GigE Vision is, in theory, a highly attractive option as a bus standard for implementing machine vision systems. It offers high specifications for data rate and interconnection length, promises interoperability between vendors, and is based on a familiar, mainstream technology with all the concomitant advantages of economies of scale and ubiquity of deployment.

 

However, GigE Vision is also a relatively young standard that is yet to be proven in the broad range of machine vision applications.

Sony’s Image Sensing Solutions division, in conjunction with the Institute of Photonic Microsystems (IPMS) of the Fraunhofer Institute, undertook a study, seeking to objectively compare the specifications and performance of GigE Vision, with that of the most-common current machine vision interconnection standard, IIDC (Instrumentation and Industrial Digital Camera) over IEEE 1394.

This whitepaper outlines the methodology and key results of that research.

The study concludes that although GigE Vision (when supported by the GenICam specification) does indeed provide better performance than IIDC/IEEE 1394b in terms of raw data rate and maximum cable length, the more recent standard nevertheless contains gaps and shortcomings that make it less suitable for use in machine vision implementations. In particular, because GigE Vision provides no fundamental quality of service (QoS) guarantees, it lends itself less readily to the transmission of real-time data. Performance can also be compromised by the fact that GigE Vision tends to produce more CPU loading than IEEE 1394, encumbering the host processors within the system.

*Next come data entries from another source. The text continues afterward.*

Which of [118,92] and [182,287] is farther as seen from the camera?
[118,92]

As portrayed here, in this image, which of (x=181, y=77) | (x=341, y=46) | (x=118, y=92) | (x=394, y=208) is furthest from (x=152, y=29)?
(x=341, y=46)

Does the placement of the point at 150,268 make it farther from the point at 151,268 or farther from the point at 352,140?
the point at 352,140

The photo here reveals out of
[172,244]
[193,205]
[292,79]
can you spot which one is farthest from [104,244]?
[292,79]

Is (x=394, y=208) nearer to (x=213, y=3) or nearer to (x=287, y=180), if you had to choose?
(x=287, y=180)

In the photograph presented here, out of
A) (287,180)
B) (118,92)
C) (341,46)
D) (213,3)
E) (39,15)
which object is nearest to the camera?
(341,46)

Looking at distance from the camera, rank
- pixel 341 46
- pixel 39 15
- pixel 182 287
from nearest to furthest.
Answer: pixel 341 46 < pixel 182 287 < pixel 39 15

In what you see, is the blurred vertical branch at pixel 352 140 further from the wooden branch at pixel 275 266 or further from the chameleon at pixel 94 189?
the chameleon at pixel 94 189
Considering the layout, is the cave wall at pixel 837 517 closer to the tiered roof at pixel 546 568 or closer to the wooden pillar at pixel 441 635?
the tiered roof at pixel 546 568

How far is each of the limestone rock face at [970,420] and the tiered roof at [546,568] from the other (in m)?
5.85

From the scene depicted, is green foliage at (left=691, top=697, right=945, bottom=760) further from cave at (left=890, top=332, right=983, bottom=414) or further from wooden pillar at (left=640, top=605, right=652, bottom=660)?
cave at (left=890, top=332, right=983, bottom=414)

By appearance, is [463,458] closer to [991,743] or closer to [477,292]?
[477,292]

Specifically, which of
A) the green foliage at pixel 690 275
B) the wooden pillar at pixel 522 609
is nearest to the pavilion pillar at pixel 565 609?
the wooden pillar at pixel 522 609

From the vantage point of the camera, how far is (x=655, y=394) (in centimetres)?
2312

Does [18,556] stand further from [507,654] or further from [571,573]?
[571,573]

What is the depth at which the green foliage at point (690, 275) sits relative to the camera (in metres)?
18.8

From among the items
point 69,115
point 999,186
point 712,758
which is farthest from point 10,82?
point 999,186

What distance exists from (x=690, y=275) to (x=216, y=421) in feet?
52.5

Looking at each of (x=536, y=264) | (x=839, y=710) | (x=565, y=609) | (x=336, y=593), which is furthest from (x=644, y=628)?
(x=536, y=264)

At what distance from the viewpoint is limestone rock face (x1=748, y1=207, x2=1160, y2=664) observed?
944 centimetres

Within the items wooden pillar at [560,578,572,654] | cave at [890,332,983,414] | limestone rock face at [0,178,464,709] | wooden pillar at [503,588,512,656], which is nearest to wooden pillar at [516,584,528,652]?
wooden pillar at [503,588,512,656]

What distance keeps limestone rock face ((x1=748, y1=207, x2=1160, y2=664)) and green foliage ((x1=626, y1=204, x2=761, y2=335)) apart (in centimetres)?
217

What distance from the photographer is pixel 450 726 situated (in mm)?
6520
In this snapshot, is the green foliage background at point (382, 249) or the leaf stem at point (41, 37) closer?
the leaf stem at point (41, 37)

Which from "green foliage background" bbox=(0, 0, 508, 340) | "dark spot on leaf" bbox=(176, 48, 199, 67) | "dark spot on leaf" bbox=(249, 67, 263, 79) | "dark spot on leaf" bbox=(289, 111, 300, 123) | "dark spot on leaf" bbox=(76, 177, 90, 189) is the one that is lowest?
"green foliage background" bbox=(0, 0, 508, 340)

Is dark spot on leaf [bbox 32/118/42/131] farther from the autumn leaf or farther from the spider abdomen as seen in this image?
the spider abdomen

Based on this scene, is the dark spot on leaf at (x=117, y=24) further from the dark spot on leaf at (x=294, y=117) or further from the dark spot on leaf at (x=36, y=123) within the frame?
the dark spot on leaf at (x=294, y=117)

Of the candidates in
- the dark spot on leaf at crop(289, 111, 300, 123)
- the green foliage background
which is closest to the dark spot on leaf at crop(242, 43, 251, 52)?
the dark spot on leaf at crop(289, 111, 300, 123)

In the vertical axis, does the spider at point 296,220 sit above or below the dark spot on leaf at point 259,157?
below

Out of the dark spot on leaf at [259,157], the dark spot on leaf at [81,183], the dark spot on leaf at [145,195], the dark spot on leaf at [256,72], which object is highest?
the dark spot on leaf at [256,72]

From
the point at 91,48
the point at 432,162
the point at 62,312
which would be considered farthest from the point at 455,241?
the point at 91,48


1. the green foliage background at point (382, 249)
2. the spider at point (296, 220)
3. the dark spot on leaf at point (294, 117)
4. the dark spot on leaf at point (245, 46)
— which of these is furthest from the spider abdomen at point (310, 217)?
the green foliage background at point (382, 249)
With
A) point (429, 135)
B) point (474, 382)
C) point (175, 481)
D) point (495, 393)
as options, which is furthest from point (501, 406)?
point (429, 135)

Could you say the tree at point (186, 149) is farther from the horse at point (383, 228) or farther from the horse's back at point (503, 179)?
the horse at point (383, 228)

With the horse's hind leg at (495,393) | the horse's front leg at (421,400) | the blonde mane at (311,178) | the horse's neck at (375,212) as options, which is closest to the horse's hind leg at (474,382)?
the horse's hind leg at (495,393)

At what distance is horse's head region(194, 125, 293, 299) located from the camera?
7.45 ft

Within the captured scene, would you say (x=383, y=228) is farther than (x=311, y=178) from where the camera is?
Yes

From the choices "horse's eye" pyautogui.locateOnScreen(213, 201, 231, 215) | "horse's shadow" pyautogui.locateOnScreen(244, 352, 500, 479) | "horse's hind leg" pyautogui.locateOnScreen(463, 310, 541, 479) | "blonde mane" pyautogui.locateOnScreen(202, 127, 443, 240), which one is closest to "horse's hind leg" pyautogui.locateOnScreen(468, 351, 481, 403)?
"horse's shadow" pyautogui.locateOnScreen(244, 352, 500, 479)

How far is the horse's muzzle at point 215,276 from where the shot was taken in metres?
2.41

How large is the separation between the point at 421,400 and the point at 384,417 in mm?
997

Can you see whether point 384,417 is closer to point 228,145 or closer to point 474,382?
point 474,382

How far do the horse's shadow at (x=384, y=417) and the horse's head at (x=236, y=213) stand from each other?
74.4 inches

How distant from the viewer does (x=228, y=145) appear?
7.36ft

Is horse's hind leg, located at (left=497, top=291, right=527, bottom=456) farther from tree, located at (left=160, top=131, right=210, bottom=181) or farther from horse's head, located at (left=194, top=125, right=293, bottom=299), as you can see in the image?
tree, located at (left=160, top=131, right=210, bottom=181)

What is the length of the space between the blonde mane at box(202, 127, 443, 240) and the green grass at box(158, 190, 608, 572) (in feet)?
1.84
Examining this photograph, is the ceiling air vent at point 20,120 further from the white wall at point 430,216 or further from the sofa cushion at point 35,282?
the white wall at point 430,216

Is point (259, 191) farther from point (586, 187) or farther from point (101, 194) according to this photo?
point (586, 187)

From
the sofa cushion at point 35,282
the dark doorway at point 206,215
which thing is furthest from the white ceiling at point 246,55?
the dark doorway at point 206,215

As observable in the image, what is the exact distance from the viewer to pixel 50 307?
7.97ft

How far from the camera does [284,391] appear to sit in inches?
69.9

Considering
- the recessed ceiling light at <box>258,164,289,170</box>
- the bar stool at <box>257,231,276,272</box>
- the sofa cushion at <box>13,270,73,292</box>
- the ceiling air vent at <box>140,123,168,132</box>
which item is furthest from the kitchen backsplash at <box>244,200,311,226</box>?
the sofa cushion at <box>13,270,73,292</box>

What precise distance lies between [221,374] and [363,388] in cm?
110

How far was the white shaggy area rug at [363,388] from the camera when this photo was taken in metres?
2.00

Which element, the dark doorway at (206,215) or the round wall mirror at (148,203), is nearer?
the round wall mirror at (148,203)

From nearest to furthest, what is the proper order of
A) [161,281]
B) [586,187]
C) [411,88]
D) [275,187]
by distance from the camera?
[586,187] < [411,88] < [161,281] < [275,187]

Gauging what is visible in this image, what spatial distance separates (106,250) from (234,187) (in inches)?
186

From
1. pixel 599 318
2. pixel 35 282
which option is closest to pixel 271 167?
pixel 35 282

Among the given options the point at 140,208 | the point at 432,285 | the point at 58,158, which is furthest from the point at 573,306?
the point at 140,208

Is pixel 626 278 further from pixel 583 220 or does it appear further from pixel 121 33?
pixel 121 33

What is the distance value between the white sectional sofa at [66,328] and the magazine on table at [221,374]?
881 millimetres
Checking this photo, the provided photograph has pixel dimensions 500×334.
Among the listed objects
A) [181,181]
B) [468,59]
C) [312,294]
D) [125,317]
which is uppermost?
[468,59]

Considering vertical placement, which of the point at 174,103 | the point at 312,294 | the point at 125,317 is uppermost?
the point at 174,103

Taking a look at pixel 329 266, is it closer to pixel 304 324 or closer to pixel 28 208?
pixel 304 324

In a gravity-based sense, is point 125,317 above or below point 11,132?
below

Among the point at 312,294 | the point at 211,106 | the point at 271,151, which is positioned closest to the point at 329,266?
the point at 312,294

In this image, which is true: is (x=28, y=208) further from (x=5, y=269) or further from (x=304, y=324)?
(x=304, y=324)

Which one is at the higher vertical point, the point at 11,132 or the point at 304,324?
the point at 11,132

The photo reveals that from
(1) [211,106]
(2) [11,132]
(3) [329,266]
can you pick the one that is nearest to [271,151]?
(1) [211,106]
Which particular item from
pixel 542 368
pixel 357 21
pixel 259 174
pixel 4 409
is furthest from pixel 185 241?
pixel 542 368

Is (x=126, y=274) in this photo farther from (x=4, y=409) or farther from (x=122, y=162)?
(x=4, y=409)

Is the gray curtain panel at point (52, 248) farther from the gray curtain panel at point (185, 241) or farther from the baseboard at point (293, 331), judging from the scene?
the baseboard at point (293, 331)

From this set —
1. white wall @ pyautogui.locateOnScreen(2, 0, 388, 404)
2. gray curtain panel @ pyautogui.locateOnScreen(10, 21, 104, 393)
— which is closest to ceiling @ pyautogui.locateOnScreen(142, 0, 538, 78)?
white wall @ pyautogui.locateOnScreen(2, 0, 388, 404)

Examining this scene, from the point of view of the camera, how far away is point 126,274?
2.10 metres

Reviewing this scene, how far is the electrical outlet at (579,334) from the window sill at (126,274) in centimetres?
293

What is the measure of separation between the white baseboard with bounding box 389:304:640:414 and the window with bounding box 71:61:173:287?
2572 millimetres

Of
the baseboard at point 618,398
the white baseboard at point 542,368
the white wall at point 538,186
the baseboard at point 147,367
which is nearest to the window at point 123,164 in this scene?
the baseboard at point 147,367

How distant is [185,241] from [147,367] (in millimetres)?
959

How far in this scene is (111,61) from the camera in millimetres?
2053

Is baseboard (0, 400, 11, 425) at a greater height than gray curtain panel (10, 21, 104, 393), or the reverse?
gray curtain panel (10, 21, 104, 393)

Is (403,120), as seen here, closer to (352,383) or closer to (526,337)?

Moreover, the combination of IEEE 1394 and IIDC allows integrators to work via an API (application programming interface) at a high level, whereas GigE Vision/GenICam requires the designer to be actively involved in low-level configuration tasks, for instance setting packet size: as a result GigE hardware is more difficult to integrate, more difficult to optimize, and exhibits restricted interoperability between vendors.

The study concludes that GigE Vision exhibits great theoretical promise for machine vision applications, but is still evolving. Real-life systems therefore may not, in practice, deliver all of the benefits and performance enhancements that designers expect, and many designers will choose – for the moment at least – to stick with established architectures rather than risking a move to new technology.

Send your request to zone@eu.sony.com to get a copy of the full white paper.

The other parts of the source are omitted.